Splitting items is easy. For example, if we want to take lines of a file and split them into characters:
def lines2chars(filename):
with open(filename) as fh:
for line in fh: # Iterate over items
for char in line: # Split items up
yield char # Yield smaller items
Grouping them, to produce paragraphs for example, seems tricky. This is what I've come up with:
def lines2para(filename):
with fh as open(filename):
paragraph = [] # Start with an empty group
while True: # Infinite loop to be ended by exception
try:
line = next(fh) # Get a line
except StopIteration as e:
# If there isn't one...
# do whatever necessary
raise # and raise StopIteration for the caller
else:
paragraph.append(line) # Add to the group of items
if line == "\n": # If we've got a whole group
yield paragraph # yield it
paragraph = [] # and start a new group
It's not pretty in my opinion.
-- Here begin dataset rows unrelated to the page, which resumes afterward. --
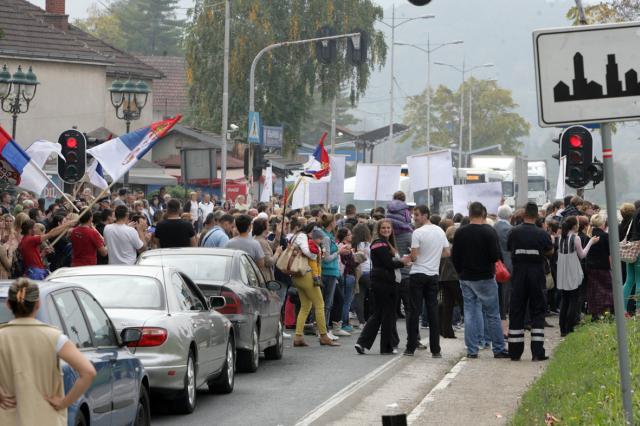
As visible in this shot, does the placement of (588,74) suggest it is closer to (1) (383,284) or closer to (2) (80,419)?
(2) (80,419)

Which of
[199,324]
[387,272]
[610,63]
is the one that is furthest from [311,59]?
[610,63]

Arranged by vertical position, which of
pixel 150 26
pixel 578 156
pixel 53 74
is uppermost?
pixel 150 26

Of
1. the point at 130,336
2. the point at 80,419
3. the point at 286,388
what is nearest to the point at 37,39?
the point at 286,388

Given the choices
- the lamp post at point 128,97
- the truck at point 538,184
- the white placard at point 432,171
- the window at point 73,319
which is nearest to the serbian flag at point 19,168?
the window at point 73,319

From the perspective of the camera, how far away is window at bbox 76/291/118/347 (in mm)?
9768

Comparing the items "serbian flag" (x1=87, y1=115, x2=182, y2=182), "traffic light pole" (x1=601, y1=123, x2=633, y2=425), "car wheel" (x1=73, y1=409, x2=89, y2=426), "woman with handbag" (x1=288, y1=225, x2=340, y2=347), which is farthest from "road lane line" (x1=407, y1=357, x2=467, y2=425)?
"serbian flag" (x1=87, y1=115, x2=182, y2=182)

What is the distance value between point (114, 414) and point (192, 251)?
22.3 ft

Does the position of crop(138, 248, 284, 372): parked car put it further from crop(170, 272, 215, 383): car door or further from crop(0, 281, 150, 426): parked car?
crop(0, 281, 150, 426): parked car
It's using the internals of the iteration protocol, has an infinite loop that's broken out of, and just doesn't read well to me. So has anyone got a nicer way of writing this type of code?
Bear in mind I'm looking for the pattern, rather than this specific example. In my case I'm reading data that's split across packets which is split across packets, but each level is something similar to the paragraph example.